Mitch, you have mentioned that during this period in your life that both you and your family were really struggling to make it and at times you wondered if everything was just going to fall apart.  This dog certainly served as a catalyst to help make things better.  What are some ways that we can heal our broken relationships, or at least try?

Mitch: We need to realize and accept the fact that our family does come first, that no other success can compensate for failure in the home. It just can’t. I don’t think the world thinks that way. I don’t think the world teaches us that. I don’t think the world rewards us very much for being a good mom and dad. You don’t get promoted at work, because you went to your kid’s baseball game; but you might have a son who loves you a little more and feels a little more about you. So listen to each other, adjust your life wherever, however possible, and put the family first.

Why is it that sometimes the things we value least in life are in fact the most important?  Why does it sometimes take a lightning strike, literally, to make this realization?

Sarah:  I think if we all knew the answer to that we would be leading different lives.  I think people get caught up in the day to day and Mitch was certainly caught up in making things happen in his career and getting to a certain place in his life.  He was interested in providing in a certain way for his family.  I can see that.  I can identify with that.
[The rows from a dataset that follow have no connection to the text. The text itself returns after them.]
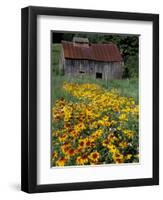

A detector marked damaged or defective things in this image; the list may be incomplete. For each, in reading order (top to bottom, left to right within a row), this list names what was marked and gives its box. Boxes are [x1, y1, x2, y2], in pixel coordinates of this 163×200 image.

rusty metal roof [61, 40, 122, 61]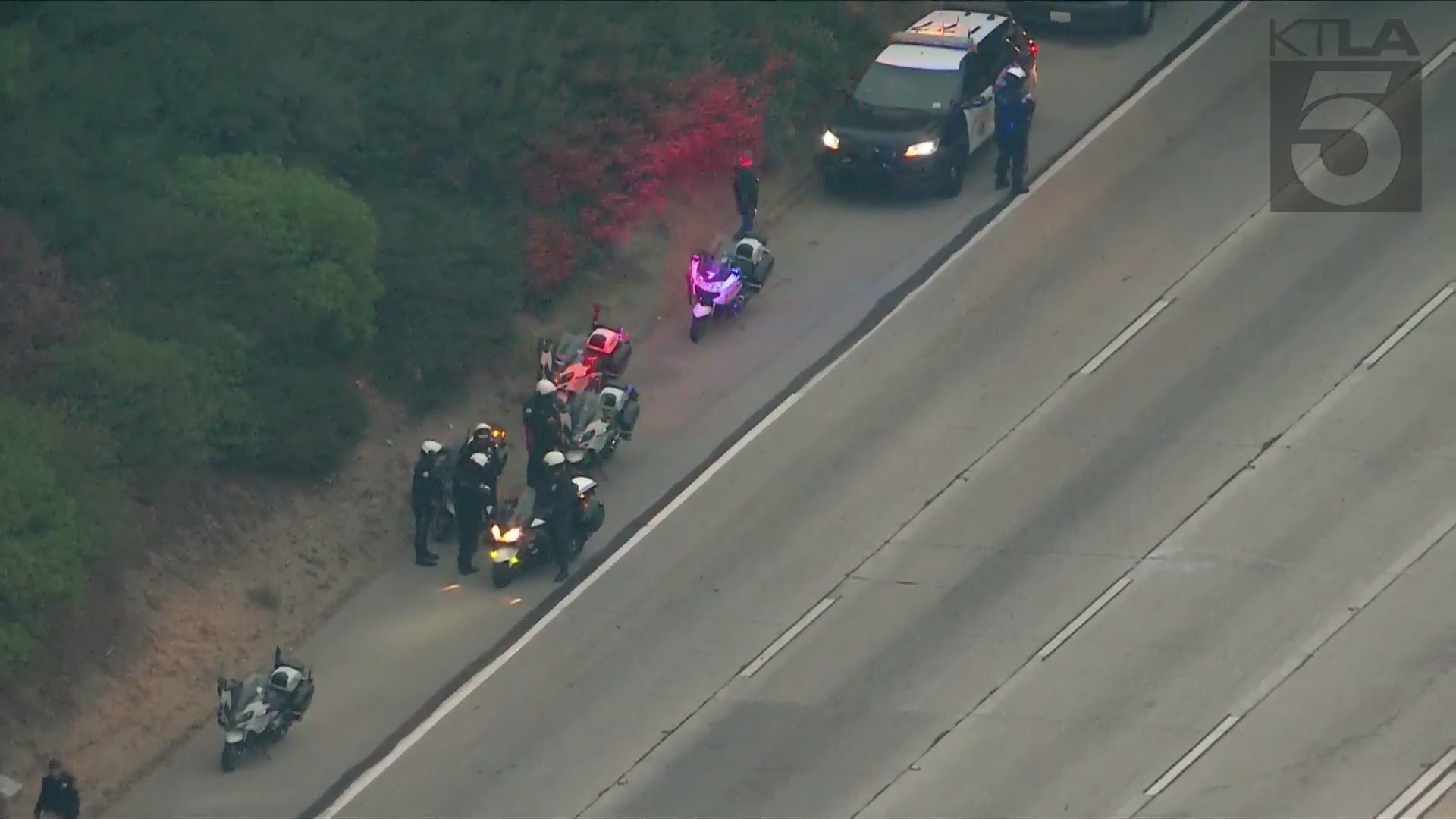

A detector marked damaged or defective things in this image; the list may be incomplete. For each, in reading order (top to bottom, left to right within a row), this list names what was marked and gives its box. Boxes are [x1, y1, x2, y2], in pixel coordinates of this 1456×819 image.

crashed motorcycle [692, 234, 774, 343]
crashed motorcycle [534, 305, 625, 385]
crashed motorcycle [564, 382, 643, 470]
crashed motorcycle [485, 479, 607, 588]
crashed motorcycle [215, 646, 314, 774]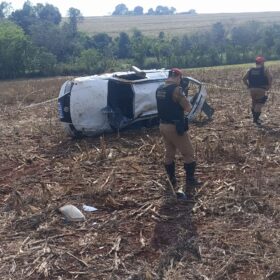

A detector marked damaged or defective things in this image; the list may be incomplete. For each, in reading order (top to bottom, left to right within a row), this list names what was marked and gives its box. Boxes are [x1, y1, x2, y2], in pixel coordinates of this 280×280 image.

overturned white car [58, 66, 213, 137]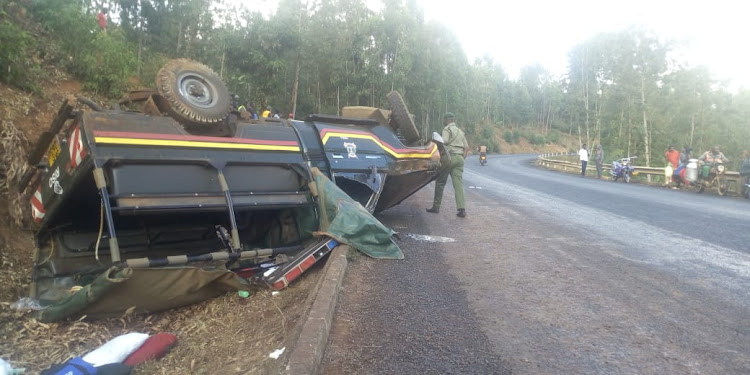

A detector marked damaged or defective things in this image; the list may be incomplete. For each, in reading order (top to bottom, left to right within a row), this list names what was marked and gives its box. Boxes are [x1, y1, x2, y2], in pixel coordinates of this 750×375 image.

overturned truck [19, 59, 446, 308]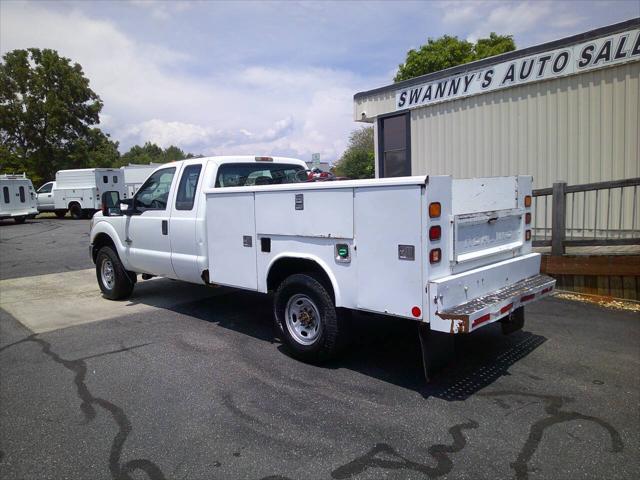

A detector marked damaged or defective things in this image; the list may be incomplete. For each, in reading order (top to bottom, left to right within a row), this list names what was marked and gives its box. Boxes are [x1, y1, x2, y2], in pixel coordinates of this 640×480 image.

tar crack line on asphalt [0, 336, 164, 478]
tar crack line on asphalt [328, 418, 478, 478]
tar crack line on asphalt [482, 390, 624, 480]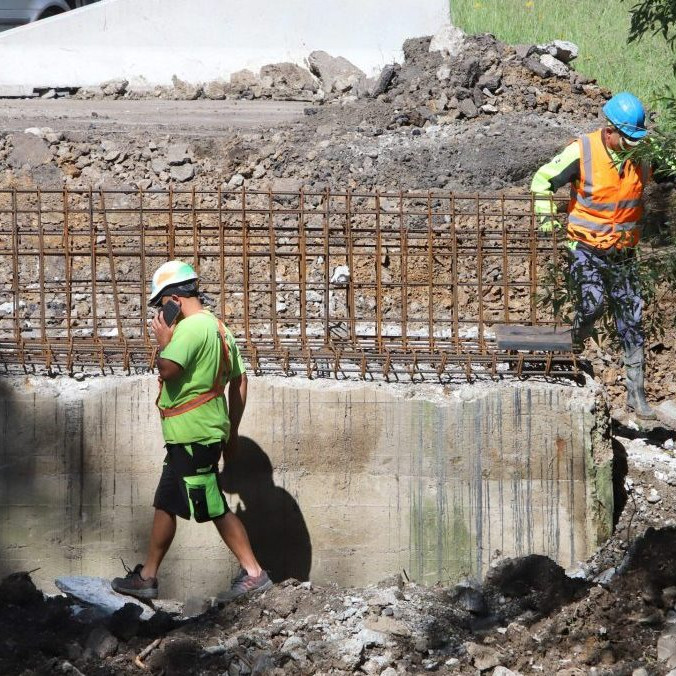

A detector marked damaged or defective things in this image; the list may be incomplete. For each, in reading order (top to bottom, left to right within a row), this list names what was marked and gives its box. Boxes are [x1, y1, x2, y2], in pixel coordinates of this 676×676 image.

broken concrete chunk [428, 22, 464, 58]
broken concrete chunk [306, 50, 364, 93]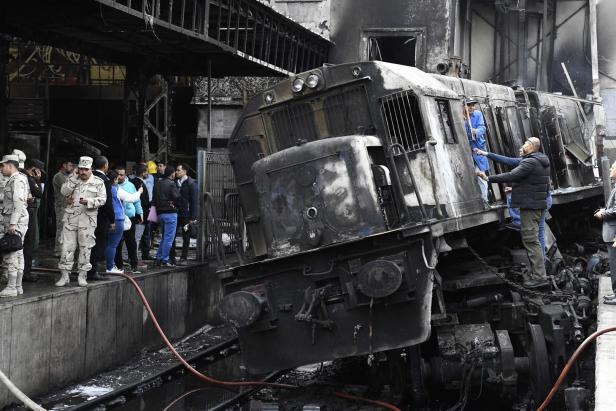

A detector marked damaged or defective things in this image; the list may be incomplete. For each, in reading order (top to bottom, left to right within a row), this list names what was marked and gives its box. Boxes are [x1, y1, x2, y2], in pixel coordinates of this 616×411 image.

burned locomotive [217, 62, 600, 408]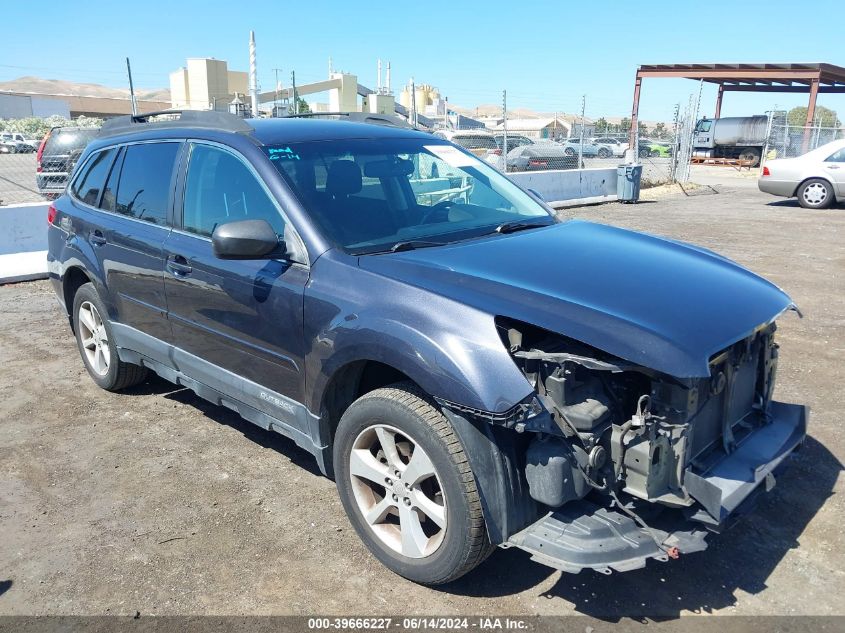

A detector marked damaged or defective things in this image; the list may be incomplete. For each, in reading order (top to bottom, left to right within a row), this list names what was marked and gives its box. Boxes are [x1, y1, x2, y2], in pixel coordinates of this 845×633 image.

damaged gray station wagon [44, 111, 804, 584]
car front end damage [448, 318, 804, 576]
detached front bumper [502, 402, 804, 576]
He just lost sight of everything.  We’ve all lost our way at some point and ultimately he was given a gift and was able to find his way.

Mitch: I just think as flawed humans, we are really susceptible to a kind of blindness, and a busyness that requires an earthquake, a hurricane, a lightning bolt to get us to just stop. In my case, I literally just stopped, meaning that my body stopped working. I couldn’t move. After I finally regained consciousness on that mountain, all I could do was get the boys to sleep, say some prayers, and lay there and contemplate what my life was all about. Sometimes we have to be grabbed by the lapels in order for us to understand this.  It’s because we’re busy. I wasn’t busy working on my golf swing. I wasn’t busy building monuments to myself. I was busy trying to feed my family and trying to pay the rent. Amongst all of that busyness, certain things began to get lost in the whirlwind.

What would you like audiences to take away from The Stray after they see it?

Sarah: Hold your loved ones near.  I would like people to realize the importance of family and that life is short.  Live the life that you want to live and be with those that you love.  Put your time and energy into that and don’t worry about superfluous things.

Mitch: I’d love for everyone who sees the movie to realize how beautiful their stressful, crazy, family life either is, or was, or will be. It’s the best of times and it’s the worst of times. It’s the craziest of times, the most hectic of times, but it’s just beautiful. What is happening around you when you’re raising a family is the most beautiful thing. It’s been a beautiful sacred experience for our family to make this movie together about a period in our family’s life and some experiences that it’s easy to just forget about them, and not even remember that these things happened.  And I believe that God hears and answers prayers of families in need.